List every field the forum post on accessing MapFiles in the DistributedCache declares as private, giving each field's type and name.

* [SOURCE DOCUMENT]
####################

You are viewing a plain text version of this content. The canonical link for it is here.
Posted to common-user@hadoop.apache.org by Sean Shanny <ss...@tripadvisor.com> on 2008/12/25 06:10:21 UTC
Having trouble accessing MapFiles in the DistributedCache
To all,
Version: hadoop-0.17.2.1-core.jar
I created a MapFile on a local node.
I put the files into the HDFS using the following commands:
$ bin/hadoop fs -copyFromLocal /tmp/ur/data /2008-12-19/url/data
$ bin/hadoop fs -copyFromLocal /tmp/ur/index /2008-12-19/url/index
and placed them in the DistributedCache using the following calls in
the JobConf class:
DistributedCache.addCacheFile(new URI("/2008-12-19/url/data"), conf);
DistributedCache.addCacheFile(new URI("/2008-12-19/url/index"), conf);
What I cannot figure out how to do is actually access the MapFile now
within my Map code. I tried the following but I am getting file not
found errors when I try to run the job.
private FileSystem fs;
private MapFile.Reader myReader;
private Path[] localFiles;
....
public void configure(JobConf conf)
{
String[] s = conf.getStrings("map.input.file");
m_sFileName = s[0];
try
{
localFiles = DistributedCache.getLocalCacheFiles(conf);
for (Path localFile : localFiles)
{
String sFileName = localFile.getName();
if (sFileName.equalsIgnoreCase("data"))
{
System.out.println("Full Path: " +
localFile.toString());
System.out.println("Parent: " +
localFile.getParent().toString());
fs = FileSystem.get(localFile.toUri(), conf);
myReader = new MapFile.Reader(fs,
localFile.getParent().toString(), conf);
}
}
}
catch (IOException e)

####################

* [PROVIDED DATA]

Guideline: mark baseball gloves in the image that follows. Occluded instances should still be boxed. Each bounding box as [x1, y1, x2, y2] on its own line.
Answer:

####################

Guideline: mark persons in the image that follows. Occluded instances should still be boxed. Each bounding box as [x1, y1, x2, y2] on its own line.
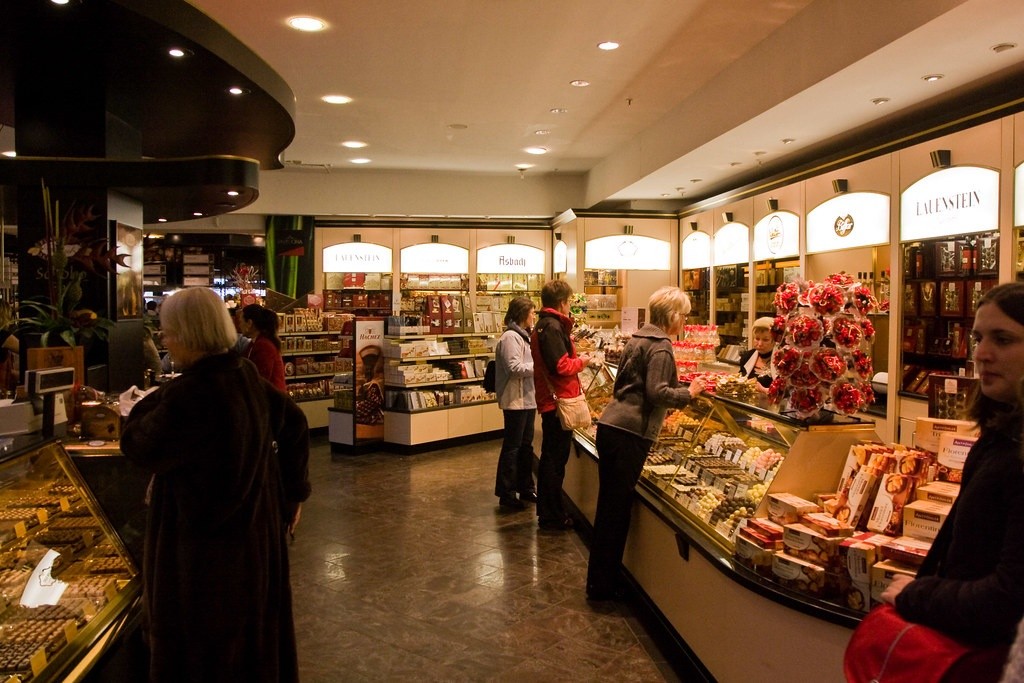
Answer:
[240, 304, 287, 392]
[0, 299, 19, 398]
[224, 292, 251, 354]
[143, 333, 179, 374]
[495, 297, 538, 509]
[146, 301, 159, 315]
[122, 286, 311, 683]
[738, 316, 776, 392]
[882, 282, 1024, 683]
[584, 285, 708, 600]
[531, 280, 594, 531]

####################

* [PROBLEM SOLUTION]
- FileSystem fs
- MapFile.Reader myReader
- Path[] localFiles